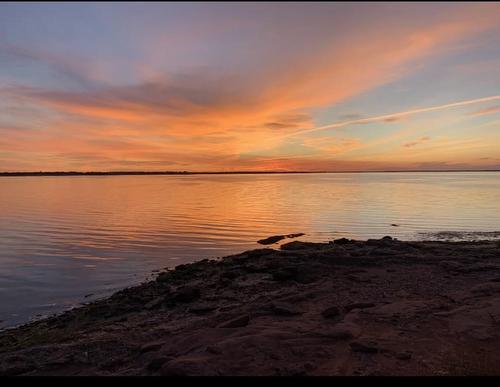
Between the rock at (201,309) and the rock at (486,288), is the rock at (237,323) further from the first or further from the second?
the rock at (486,288)

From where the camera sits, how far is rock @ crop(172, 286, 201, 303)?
37.8 ft

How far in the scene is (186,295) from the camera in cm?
1157

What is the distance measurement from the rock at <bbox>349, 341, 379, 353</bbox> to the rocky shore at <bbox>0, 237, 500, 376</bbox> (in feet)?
0.06

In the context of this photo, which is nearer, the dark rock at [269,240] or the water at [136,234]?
the water at [136,234]

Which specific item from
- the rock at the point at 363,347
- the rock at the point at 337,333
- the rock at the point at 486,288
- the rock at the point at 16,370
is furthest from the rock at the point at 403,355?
the rock at the point at 16,370

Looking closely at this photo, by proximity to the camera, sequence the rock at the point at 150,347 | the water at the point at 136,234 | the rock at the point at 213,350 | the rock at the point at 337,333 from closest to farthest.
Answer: the rock at the point at 213,350, the rock at the point at 337,333, the rock at the point at 150,347, the water at the point at 136,234

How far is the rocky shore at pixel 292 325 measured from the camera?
252 inches

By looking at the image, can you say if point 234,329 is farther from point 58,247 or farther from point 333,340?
point 58,247

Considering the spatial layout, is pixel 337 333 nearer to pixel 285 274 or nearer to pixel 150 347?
pixel 150 347

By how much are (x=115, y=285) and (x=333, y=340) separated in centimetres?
1074

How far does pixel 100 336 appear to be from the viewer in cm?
862

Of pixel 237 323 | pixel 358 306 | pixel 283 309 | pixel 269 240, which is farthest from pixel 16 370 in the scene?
pixel 269 240

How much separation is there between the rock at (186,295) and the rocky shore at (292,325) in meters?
0.03

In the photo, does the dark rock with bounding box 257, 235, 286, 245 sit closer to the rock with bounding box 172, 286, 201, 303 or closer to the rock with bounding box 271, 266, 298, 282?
the rock with bounding box 271, 266, 298, 282
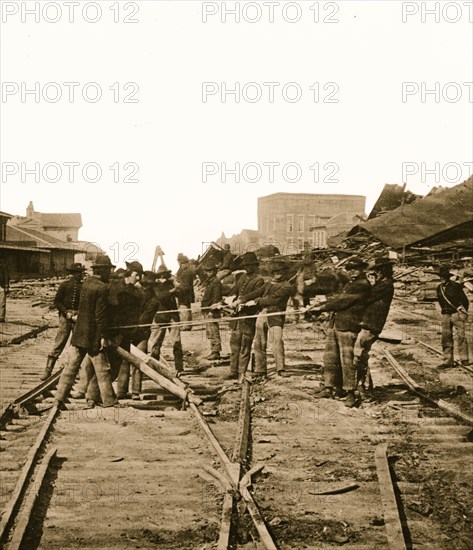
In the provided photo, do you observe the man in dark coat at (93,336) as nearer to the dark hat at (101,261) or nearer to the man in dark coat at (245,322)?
the dark hat at (101,261)

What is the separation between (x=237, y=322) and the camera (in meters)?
11.5

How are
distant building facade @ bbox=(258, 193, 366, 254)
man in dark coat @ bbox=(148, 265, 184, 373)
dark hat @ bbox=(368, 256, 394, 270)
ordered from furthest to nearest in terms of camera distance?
distant building facade @ bbox=(258, 193, 366, 254) < man in dark coat @ bbox=(148, 265, 184, 373) < dark hat @ bbox=(368, 256, 394, 270)

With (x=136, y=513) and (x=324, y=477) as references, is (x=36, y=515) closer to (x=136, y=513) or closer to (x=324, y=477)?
(x=136, y=513)

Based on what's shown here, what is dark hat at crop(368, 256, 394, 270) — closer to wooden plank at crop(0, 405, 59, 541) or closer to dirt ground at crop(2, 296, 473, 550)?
dirt ground at crop(2, 296, 473, 550)

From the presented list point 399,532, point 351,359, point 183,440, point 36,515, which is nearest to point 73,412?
point 183,440

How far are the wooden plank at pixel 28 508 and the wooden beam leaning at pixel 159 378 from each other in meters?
2.63

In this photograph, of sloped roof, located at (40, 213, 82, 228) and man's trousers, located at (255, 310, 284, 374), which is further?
sloped roof, located at (40, 213, 82, 228)

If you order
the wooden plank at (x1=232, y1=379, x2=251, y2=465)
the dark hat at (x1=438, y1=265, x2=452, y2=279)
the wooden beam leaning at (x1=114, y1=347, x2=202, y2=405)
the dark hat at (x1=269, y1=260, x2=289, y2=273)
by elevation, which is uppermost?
the dark hat at (x1=269, y1=260, x2=289, y2=273)

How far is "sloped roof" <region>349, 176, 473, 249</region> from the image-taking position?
892 centimetres

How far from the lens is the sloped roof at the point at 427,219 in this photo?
29.3 ft

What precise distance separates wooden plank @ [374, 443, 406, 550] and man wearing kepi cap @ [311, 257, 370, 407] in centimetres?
243

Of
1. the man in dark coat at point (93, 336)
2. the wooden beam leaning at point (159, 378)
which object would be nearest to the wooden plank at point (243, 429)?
the wooden beam leaning at point (159, 378)

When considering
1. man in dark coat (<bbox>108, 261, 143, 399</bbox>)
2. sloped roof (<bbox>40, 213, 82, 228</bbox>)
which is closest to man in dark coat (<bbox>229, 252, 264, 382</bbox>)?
man in dark coat (<bbox>108, 261, 143, 399</bbox>)

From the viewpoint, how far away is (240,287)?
11.9 meters
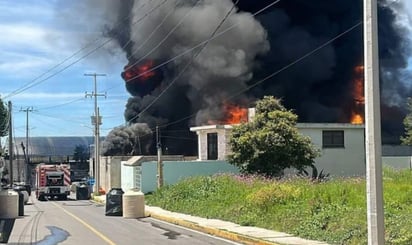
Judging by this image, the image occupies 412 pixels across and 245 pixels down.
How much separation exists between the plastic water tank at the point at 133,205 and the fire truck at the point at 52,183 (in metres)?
26.1

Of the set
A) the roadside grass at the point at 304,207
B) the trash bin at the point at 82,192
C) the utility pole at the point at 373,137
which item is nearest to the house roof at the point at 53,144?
the trash bin at the point at 82,192

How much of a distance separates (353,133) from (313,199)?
2440cm

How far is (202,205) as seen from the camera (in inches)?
1009

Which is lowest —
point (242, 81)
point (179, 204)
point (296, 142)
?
point (179, 204)

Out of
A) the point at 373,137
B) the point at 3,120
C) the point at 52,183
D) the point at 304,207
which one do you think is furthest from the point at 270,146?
the point at 3,120

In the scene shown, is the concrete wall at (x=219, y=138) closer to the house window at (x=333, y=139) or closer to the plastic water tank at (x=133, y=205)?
the house window at (x=333, y=139)

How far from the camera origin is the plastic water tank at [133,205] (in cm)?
2603

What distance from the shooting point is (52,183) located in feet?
169

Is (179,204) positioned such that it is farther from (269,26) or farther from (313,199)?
(269,26)

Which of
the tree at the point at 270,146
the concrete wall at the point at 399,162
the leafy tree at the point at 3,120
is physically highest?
the leafy tree at the point at 3,120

-- -- --

Aim: Please convert the items between the lines holding "the image-taking position?" and "11.9 meters", inclusive, into a two-column CSV with the headers item_text and answer. Give one row per item, with each value in its own quoted field and any line breaks replaced by spaces.

Answer to this problem:
item_text,answer
"How far is ""sloped roof"" <region>349, 176, 473, 249</region> from the image-taking position?","892 centimetres"
"How far from the lens is the sloped roof at the point at 427,219 in this photo?","29.3 ft"
"What precise distance separates wooden plank @ [374, 443, 406, 550] and man wearing kepi cap @ [311, 257, 370, 407] in centimetres?","243"
"Of 1. the man in dark coat at point (93, 336) 2. the wooden beam leaning at point (159, 378) which object would be nearest to the wooden plank at point (243, 429)?","the wooden beam leaning at point (159, 378)"
"When considering 1. man in dark coat (<bbox>108, 261, 143, 399</bbox>) 2. sloped roof (<bbox>40, 213, 82, 228</bbox>) which is closest to man in dark coat (<bbox>229, 252, 264, 382</bbox>)?","man in dark coat (<bbox>108, 261, 143, 399</bbox>)"
"From the viewpoint, how far away is (240,287)?","11.9 meters"